§ **SHORT EXERCISE**:
Beginning with the line that contains "At what depth", copy each subsequent line of the data below through the last one, including both ends but not the pictures.
==== LISTING ====
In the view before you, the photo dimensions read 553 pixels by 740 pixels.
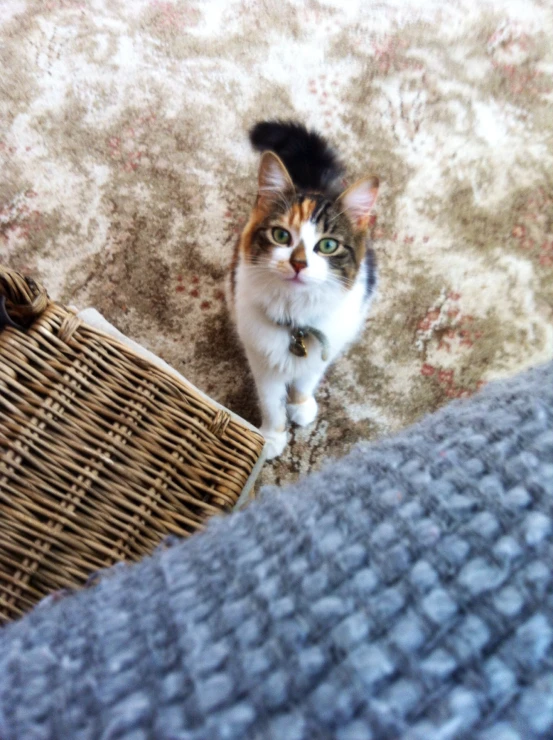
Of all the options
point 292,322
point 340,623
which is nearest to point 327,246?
point 292,322

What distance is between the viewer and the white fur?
885 millimetres

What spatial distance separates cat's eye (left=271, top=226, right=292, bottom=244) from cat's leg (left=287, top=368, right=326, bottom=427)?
32cm

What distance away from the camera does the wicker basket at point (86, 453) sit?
1.79 feet

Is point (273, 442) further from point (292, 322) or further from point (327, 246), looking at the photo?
point (327, 246)

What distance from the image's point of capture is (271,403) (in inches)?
42.3

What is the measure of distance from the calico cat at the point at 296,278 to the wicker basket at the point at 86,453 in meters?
0.31

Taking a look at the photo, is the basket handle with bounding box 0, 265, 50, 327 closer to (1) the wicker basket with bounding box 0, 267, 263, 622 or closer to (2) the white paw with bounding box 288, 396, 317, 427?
(1) the wicker basket with bounding box 0, 267, 263, 622

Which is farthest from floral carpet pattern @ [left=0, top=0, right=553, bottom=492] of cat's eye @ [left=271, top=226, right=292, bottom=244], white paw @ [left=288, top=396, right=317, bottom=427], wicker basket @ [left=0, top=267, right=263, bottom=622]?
wicker basket @ [left=0, top=267, right=263, bottom=622]

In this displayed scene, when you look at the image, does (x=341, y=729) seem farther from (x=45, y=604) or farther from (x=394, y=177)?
(x=394, y=177)

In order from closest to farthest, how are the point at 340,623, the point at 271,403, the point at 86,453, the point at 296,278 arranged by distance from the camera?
the point at 340,623
the point at 86,453
the point at 296,278
the point at 271,403

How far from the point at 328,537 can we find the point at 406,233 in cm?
119

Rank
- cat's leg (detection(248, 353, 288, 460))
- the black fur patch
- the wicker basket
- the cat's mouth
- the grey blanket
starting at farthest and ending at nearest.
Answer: the black fur patch → cat's leg (detection(248, 353, 288, 460)) → the cat's mouth → the wicker basket → the grey blanket

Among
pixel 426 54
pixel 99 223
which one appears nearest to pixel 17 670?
pixel 99 223

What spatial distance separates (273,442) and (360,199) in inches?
21.9
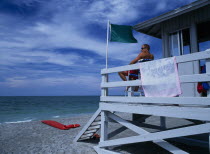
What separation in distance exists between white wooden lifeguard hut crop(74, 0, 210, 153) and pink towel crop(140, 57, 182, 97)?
10 centimetres

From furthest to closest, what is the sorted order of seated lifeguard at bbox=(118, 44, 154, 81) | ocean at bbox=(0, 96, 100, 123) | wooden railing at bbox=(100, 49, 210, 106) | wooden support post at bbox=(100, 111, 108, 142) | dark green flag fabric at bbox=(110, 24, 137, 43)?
ocean at bbox=(0, 96, 100, 123), dark green flag fabric at bbox=(110, 24, 137, 43), seated lifeguard at bbox=(118, 44, 154, 81), wooden support post at bbox=(100, 111, 108, 142), wooden railing at bbox=(100, 49, 210, 106)

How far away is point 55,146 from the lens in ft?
19.3

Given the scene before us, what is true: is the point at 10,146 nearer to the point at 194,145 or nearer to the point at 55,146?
the point at 55,146

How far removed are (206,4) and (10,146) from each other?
27.0 feet

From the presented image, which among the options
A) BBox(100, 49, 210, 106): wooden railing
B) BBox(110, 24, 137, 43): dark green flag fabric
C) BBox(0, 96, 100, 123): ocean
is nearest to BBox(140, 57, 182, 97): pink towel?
BBox(100, 49, 210, 106): wooden railing

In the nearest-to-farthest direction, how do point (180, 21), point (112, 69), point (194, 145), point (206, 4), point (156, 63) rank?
point (156, 63) < point (112, 69) < point (206, 4) < point (194, 145) < point (180, 21)

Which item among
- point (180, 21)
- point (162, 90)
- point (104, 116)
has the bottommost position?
point (104, 116)

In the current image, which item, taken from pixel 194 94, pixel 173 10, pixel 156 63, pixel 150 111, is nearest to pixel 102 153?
pixel 150 111

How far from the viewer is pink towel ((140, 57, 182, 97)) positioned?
3.12 meters

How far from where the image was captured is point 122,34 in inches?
239

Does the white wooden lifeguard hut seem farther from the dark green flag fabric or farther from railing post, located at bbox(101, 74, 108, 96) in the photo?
the dark green flag fabric

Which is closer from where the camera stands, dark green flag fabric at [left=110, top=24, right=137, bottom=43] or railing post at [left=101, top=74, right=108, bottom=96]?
railing post at [left=101, top=74, right=108, bottom=96]

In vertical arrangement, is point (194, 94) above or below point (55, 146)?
above

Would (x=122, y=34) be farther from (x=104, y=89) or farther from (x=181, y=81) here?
(x=181, y=81)
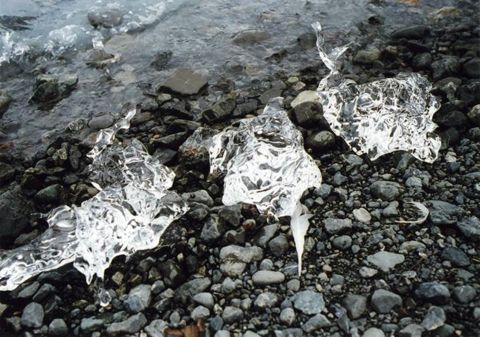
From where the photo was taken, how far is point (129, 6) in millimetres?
5570

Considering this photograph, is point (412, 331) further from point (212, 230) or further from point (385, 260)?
point (212, 230)

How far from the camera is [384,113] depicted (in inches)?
136

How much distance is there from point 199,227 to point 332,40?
248 centimetres

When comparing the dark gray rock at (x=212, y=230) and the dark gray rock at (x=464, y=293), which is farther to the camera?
the dark gray rock at (x=212, y=230)

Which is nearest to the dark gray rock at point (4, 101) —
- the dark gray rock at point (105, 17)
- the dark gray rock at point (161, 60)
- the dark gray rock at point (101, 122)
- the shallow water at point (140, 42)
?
the shallow water at point (140, 42)

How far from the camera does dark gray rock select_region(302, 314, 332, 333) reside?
228cm

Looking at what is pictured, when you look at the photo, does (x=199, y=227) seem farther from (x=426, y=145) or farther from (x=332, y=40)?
(x=332, y=40)

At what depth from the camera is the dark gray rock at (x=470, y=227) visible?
8.39ft

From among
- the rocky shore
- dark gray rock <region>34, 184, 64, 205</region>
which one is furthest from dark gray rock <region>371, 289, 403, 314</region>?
dark gray rock <region>34, 184, 64, 205</region>

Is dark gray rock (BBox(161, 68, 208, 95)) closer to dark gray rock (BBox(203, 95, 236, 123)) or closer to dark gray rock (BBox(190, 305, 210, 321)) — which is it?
dark gray rock (BBox(203, 95, 236, 123))

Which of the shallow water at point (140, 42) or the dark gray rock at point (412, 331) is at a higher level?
the shallow water at point (140, 42)

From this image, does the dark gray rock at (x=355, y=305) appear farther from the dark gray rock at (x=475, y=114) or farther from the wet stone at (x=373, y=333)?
the dark gray rock at (x=475, y=114)

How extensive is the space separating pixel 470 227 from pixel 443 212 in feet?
0.53

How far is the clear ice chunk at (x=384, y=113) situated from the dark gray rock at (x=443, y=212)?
40 cm
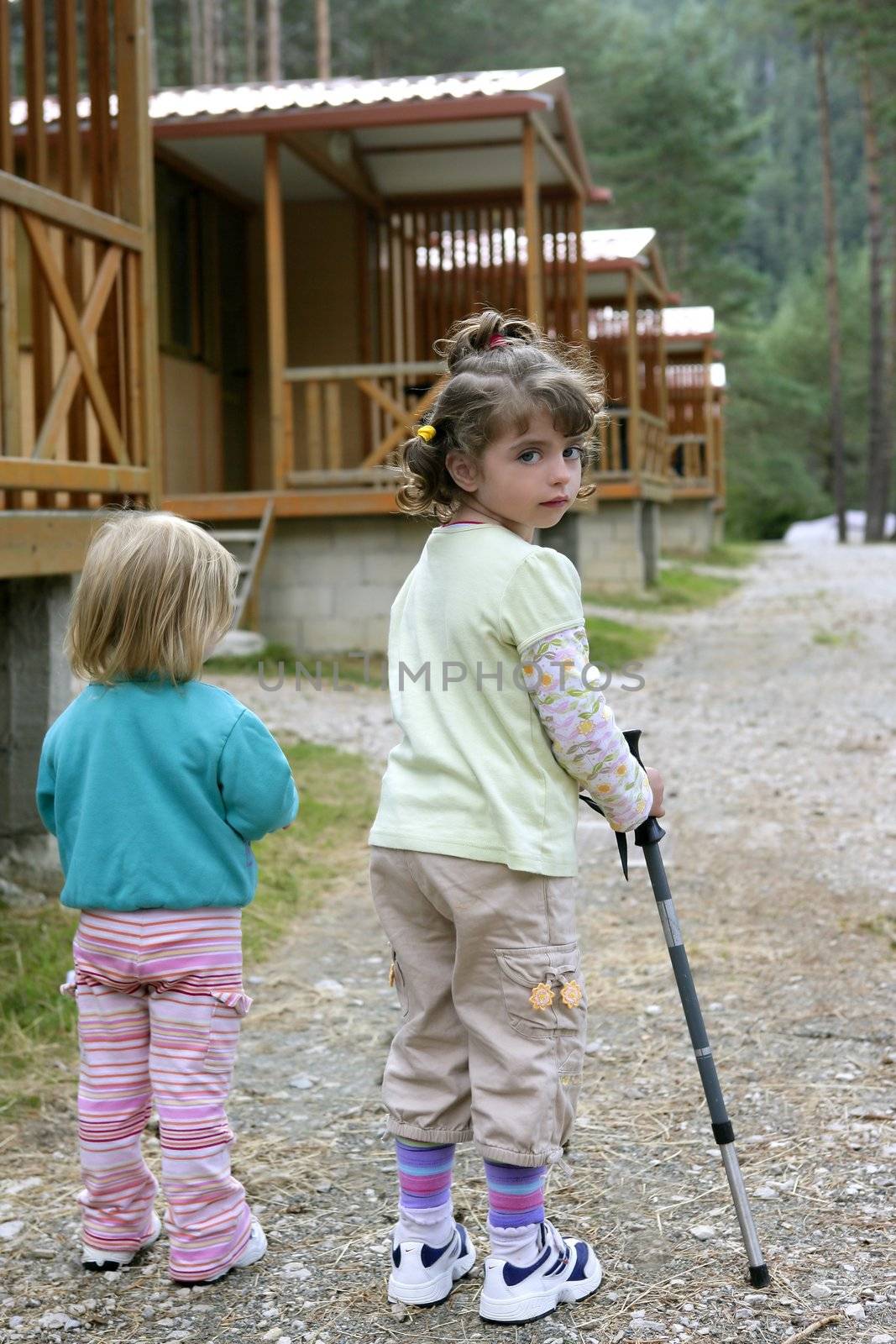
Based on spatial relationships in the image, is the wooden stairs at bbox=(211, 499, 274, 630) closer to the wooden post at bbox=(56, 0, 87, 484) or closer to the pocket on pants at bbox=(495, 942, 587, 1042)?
the wooden post at bbox=(56, 0, 87, 484)

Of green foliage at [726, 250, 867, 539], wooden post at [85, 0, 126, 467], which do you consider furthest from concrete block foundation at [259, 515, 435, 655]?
green foliage at [726, 250, 867, 539]

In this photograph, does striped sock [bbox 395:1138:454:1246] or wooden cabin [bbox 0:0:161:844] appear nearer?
striped sock [bbox 395:1138:454:1246]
====
§ **TASK RESULT**:
At what depth from the camera is the dark gray rock at (x=470, y=227) visible?
8.39ft

From among
- the rocky shore
- dark gray rock <region>34, 184, 64, 205</region>
which one is furthest from dark gray rock <region>371, 289, 403, 314</region>?
dark gray rock <region>34, 184, 64, 205</region>

Is dark gray rock (BBox(161, 68, 208, 95)) closer to dark gray rock (BBox(203, 95, 236, 123)) or closer to dark gray rock (BBox(190, 305, 210, 321)) — which is it?
dark gray rock (BBox(203, 95, 236, 123))

Which of the shallow water at point (140, 42) or the dark gray rock at point (412, 331) is at a higher level?
the shallow water at point (140, 42)

From this image, does the dark gray rock at (x=355, y=305) appear farther from the dark gray rock at (x=475, y=114) or farther from the wet stone at (x=373, y=333)?
the dark gray rock at (x=475, y=114)

How extensive is the space separating pixel 470 227 from pixel 443 212 in feet?
0.53

How far is the clear ice chunk at (x=384, y=113) situated from the dark gray rock at (x=443, y=212)?
40 cm
Based on spatial relationships in the image, is the wooden stairs at bbox=(211, 499, 274, 630) closer to the wooden post at bbox=(56, 0, 87, 484) or closer to the pocket on pants at bbox=(495, 942, 587, 1042)?
the wooden post at bbox=(56, 0, 87, 484)

Of green foliage at [726, 250, 867, 539], wooden post at [85, 0, 126, 467], which do you consider furthest from concrete block foundation at [259, 515, 435, 655]?
green foliage at [726, 250, 867, 539]

In this photograph, does striped sock [bbox 395:1138:454:1246] or wooden cabin [bbox 0:0:161:844] appear nearer?
striped sock [bbox 395:1138:454:1246]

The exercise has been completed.